Considering that most of the daily KMON data applications lack the metrics index of high water level, and the real capacity of the engine can only be obtained through the actual pressure measurement, so the pressure measurement service is required. In the early stage, we investigated the Amazon pressure measurement platform and Alibaba mom pressure measurement platform of the company, and found that they can not meet the demand of automatic pressure measurement, so based on the hippo, we developed an adaptive increased pressure walker Distributed pressure testing service.

From Devops to aiops, how can Ali achieve intelligent operation and maintenance?

Algorithm service

The goal of capacity evaluation is to minimize the cost of resources and improve the utilization rate of resources. Therefore, there is a precondition that resources can be quantified by cost. Cost is also an important dimension to measure the value of the platform from search to platformization. Therefore, we have developed a price formula with the financial department, which is also a prerequisite. After a lot of experiments and analysis with algorithm students, we found that The problem can be transformed into a programming problem with constraints. The objective function of optimization is the price formula (there are several variables in memory, CPU and disk). The constraints are that the container specifications and the number of containers provided must meet the needs of the lowest QPS memory and disk.

AIOps outlook

Through the implementation of Hawkeye diagnosis optimization and torch capacity management on tisplus search platform, the cost has been greatly reduced, the efficiency and stability have been improved, and the confidence has been established for the application of aiops to other online systems. Therefore, the next step is to integrate Hawkeye and torch to build aiops platform, so that other online services can also enjoy the benefits brought by aiops. Therefore, openness and ease of use are the two primary considerations in platform design.

For this reason, we will focus on the construction of four basic databases:

Operation and maintenance index library: the online system log, monitoring index, event and application information are standardized and integrated to facilitate access to various operation and maintenance indexes in the process of strategy implementation.

Operation and maintenance knowledge base: it provides retrieval and calculation functions through the problem set and experience accumulated by es in daily Q & A, which is convenient for automatic diagnosis and self-healing of similar online problems.

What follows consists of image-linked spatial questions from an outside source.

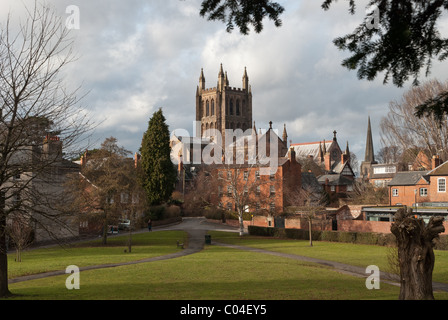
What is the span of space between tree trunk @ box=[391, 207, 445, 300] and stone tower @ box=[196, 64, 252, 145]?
10409 centimetres

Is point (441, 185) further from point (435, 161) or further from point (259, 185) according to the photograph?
point (259, 185)

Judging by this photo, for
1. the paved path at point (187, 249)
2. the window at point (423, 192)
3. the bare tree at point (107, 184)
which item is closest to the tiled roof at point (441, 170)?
the window at point (423, 192)

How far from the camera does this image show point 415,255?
1298cm

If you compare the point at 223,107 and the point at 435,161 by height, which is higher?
the point at 223,107

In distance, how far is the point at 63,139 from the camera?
44.7 feet

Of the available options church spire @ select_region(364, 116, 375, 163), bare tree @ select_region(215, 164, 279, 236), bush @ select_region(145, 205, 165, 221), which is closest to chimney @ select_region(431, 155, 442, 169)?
bare tree @ select_region(215, 164, 279, 236)

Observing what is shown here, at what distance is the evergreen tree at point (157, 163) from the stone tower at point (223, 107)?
53894 millimetres

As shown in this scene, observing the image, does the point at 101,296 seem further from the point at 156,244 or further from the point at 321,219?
the point at 321,219

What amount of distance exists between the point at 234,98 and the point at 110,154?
284ft

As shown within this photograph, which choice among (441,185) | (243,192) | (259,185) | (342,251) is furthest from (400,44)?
(441,185)

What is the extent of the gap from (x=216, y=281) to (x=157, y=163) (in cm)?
4384

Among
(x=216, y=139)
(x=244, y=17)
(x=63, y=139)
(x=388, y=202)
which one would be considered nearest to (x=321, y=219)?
(x=388, y=202)

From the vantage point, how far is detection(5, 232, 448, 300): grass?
16.0 m

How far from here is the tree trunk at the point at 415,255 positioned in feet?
42.1
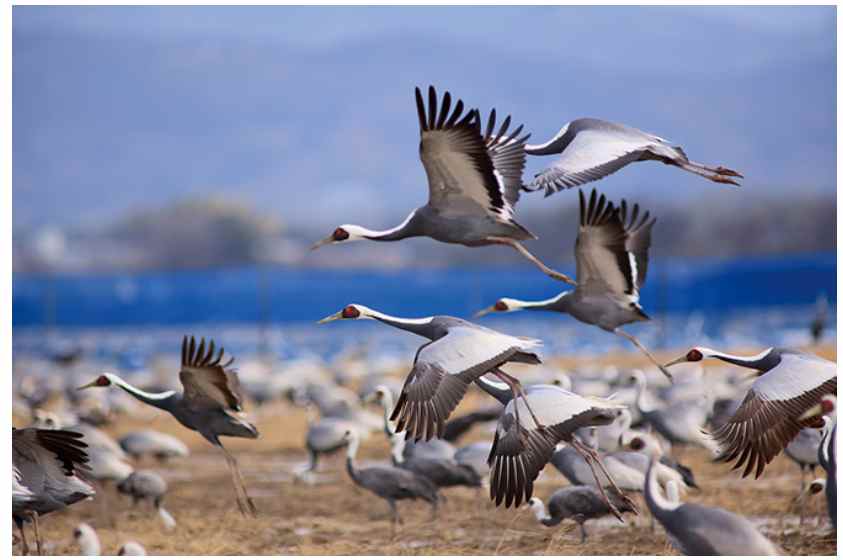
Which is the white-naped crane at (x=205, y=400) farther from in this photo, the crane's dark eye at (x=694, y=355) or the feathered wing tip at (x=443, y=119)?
the crane's dark eye at (x=694, y=355)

Operation and maintenance component library: The Clone simulation pressure test and algorithm model are componentized, which is convenient for users to select algorithm flexibly for strategy implementation, and it is easy to use clone simulation and pressure test to effectively verify optimization suggestions.

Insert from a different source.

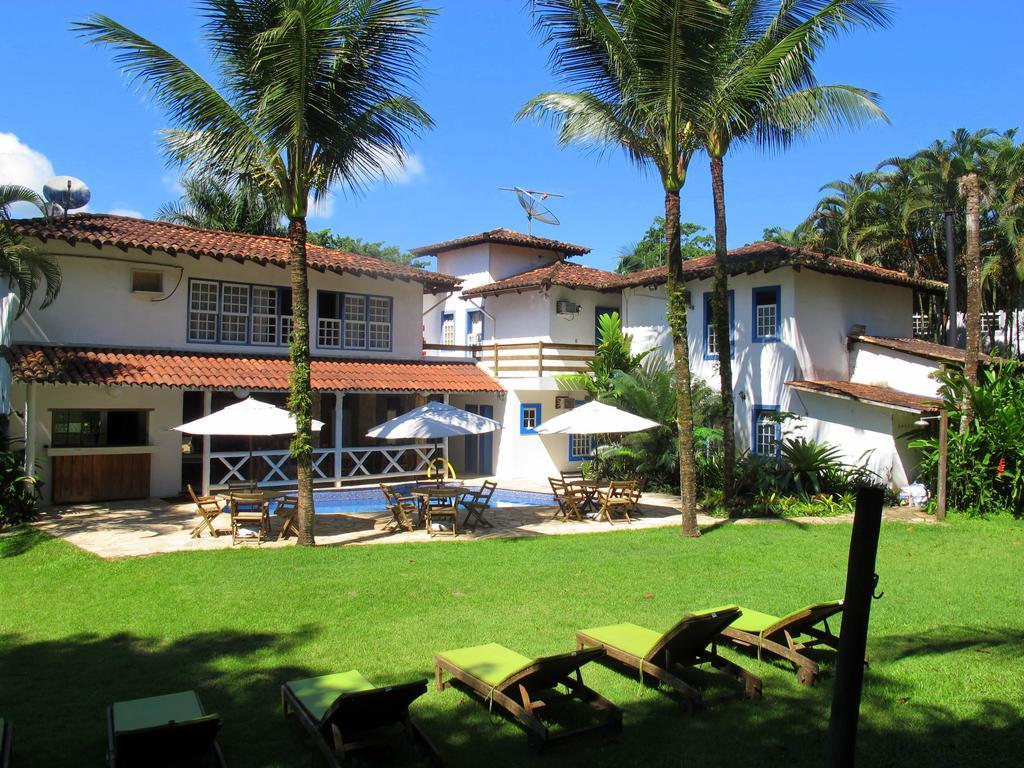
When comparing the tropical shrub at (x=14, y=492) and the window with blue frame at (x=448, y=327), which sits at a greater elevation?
the window with blue frame at (x=448, y=327)

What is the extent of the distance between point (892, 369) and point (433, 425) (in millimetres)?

Operation and maintenance strategy library: through canvas, users drag and write UDP to quickly realize the operation and maintenance strategy of their own system. Operation and maintenance index library, operation and maintenance knowledge base and operation and maintenance component library provide rich and diverse data and components, making the implementation of operation and maintenance strategy simple enough.

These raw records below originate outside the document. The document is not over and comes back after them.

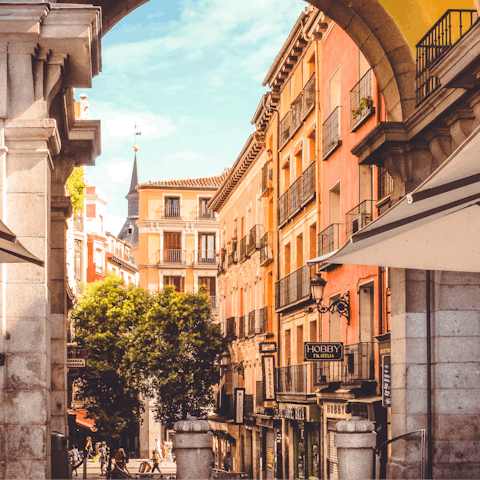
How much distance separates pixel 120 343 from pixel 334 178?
21.9 m

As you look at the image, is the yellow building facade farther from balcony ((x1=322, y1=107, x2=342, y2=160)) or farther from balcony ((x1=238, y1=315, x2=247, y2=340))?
balcony ((x1=322, y1=107, x2=342, y2=160))

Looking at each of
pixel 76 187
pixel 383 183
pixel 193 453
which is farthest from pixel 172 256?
pixel 193 453

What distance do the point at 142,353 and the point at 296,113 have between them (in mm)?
17504

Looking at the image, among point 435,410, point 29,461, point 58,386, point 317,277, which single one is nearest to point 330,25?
point 317,277

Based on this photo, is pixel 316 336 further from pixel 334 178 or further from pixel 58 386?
pixel 58 386

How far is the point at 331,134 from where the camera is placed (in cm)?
3077

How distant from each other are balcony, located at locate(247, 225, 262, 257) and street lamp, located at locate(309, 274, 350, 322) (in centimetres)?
1345

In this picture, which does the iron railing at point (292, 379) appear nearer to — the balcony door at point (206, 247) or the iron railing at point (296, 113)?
the iron railing at point (296, 113)

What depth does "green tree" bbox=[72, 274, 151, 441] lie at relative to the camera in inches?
1868

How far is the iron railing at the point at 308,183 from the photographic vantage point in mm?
33344

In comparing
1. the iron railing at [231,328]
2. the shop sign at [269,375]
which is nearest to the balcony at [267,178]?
the shop sign at [269,375]

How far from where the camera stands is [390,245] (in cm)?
1126

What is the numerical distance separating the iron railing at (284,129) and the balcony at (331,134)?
6.48 m

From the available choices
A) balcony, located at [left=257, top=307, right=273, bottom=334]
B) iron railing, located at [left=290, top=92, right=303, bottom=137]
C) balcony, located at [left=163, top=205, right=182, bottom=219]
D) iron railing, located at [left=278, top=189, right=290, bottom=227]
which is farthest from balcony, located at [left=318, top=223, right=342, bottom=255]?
balcony, located at [left=163, top=205, right=182, bottom=219]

Based on the above-mentioned infrastructure construction and combination strategy, data under various operation and maintenance scenarios can be generated, and comprehensive fault handling, intelligent Q & A, capacity management and performance optimization can be applied in various scenarios.

From Devops to aiops, how can Ali achieve intelligent operation and maintenance?

This article is the sharing of aiops practice of Alibaba search Zhongtai technology series. It has been 3 years since the construction of search Zhongtai from 0 to 1, but it is far from our vision of making the world have no difficult search. The road ahead will be full of challenges. No matter the SaaS capability of business perspective, search algorithm productization, cloud Devops & aiops, or business station building, we will meet world-class challenges.

Author: yunradium

Read the original text

This article is from alitech, a partner of yunqi community. If you need to reprint it, please contact the original author.